Sea Cadets offer teens the chance to experience real-life Naval situations — even a few days training with the Navy SEALS
Fairfax, Virginia -
Back in the early 1960s, the Navy was looking for a few good men. Taking their cue from the Boy Scouts of America, they started a youth program focused on those with a focus on the sea ... the Sea Cadets. Ever since that day it's been full speed ahead with promising results.
"About 80% of the those who join the Sea Cadets will go into the military," explained Commanding Officer Lt. Michael J. Treacy — an NRA member since age 11. "They enlist, enroll in ROTC or attend a military college. Today, for example, 12% of those attending the Naval Academy are former Sea Cadets."
To celebrate their 50th Anniversary, the John T. Dempster Jr. Division of the Sea Cadets were touring the sites of the Washington, DC Metro area. Monuments, museums, the Capitol Building and the National Rifle Association's headquarters. There was even talk of a day at the Naval
Academy in Annapolis. All part of what they offer those who take part in their organization.
Open to those 11-17, Sea Cadets are divided into two groups. 11 to 13 years old are League Cadets and those 14 to 18 are Sea Cadets. No matter what the age, each potential Cadet is required to meet minimum standards physically or academically.
"This organization is probably the most military oriented youth groups out there," said Treacy. "You have to achieve certain standards to get in and is you slip, well, there are consequences."
Consequences can be severe. While they aren't quick to throw anyone out, there is still a piper to pay. Extra physical activities, restriction from events and extra course work to name a few. But the extra work is worth the extra benefits.
One of the benefits was the behind the scenes tour of the NRA and the National Firearms Museum. In addition to the standard tour, they went through the museum's firearm lab, inspected a few guns and ate pizza in the cafe. That's when I asked if Sea Cadets was like the Boy Scouts.
"I'd say it's the Boy Scouts on steroids.
"Our program puts people in real situations. We had a sixteen year-old who was interested in Special Forces, so we sent him down to Little Creek to spend time with a Master Chief and other Cadets. They learned from a real, serving Navy SEAL ... how to dive, physical requirements, everything.
"We've sent those interested in the law to shadow JAG lawyers, those interested in aviation to Ground School in Norfolk, lots of things. Cadets have spent a few days on an aircraft carrier, on battleships, serving right along side the sailors.

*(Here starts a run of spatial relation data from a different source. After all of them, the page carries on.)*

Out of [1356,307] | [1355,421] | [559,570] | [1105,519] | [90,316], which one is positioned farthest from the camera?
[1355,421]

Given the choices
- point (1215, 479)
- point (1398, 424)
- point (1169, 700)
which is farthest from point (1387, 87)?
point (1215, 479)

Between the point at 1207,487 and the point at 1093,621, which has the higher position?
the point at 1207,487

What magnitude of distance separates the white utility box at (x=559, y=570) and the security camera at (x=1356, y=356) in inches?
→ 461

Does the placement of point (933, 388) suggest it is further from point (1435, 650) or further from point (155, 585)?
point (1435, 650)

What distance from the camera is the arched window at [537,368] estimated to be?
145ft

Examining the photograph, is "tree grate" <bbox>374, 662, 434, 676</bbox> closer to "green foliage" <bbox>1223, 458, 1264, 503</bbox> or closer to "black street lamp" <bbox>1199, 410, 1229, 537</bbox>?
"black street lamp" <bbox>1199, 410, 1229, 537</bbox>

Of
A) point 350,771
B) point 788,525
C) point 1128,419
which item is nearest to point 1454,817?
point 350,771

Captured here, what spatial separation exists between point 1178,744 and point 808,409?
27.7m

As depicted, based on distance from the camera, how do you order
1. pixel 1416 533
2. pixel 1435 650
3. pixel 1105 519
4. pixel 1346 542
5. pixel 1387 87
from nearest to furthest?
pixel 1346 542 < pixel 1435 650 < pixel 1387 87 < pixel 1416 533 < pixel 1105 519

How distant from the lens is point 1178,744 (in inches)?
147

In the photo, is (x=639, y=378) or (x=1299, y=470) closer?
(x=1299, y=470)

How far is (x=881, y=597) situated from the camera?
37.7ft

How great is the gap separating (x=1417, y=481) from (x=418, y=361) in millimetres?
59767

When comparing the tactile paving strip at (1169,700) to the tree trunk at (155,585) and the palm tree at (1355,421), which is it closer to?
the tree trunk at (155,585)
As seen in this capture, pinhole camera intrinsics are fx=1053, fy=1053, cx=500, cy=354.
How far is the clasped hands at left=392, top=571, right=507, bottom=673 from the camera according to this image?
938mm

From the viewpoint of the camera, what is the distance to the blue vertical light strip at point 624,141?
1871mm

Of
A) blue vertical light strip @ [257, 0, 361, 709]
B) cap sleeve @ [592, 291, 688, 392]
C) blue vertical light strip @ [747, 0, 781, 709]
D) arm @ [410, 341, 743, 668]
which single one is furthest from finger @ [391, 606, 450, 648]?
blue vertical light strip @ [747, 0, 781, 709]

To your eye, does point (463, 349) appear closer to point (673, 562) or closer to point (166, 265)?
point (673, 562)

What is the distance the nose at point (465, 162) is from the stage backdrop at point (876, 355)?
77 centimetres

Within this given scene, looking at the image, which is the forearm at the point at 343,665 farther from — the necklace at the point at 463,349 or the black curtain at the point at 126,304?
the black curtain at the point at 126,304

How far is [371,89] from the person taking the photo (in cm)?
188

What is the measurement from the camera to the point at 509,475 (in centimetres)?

He then told me the tale of his daughter. When 16 years old, she was interested in the medial field. Thanks to the Sea Cadets, she flew out to San Diego for medical training. While there, she learned a number of things including how to stitch up a wound.
"Later that day, a sailor came in with a wound," Treacy beamed. "The doctor asked the sailor if she could apply the sutures. He asked if she was qualified, the doctor said yes, and she sutured him up. When she got back, she couldn't stop talking about being a Navy nurse. Few years later she did that after graduating from Georgetown. Got there on scholarship too ... all because of the Sea Cadets."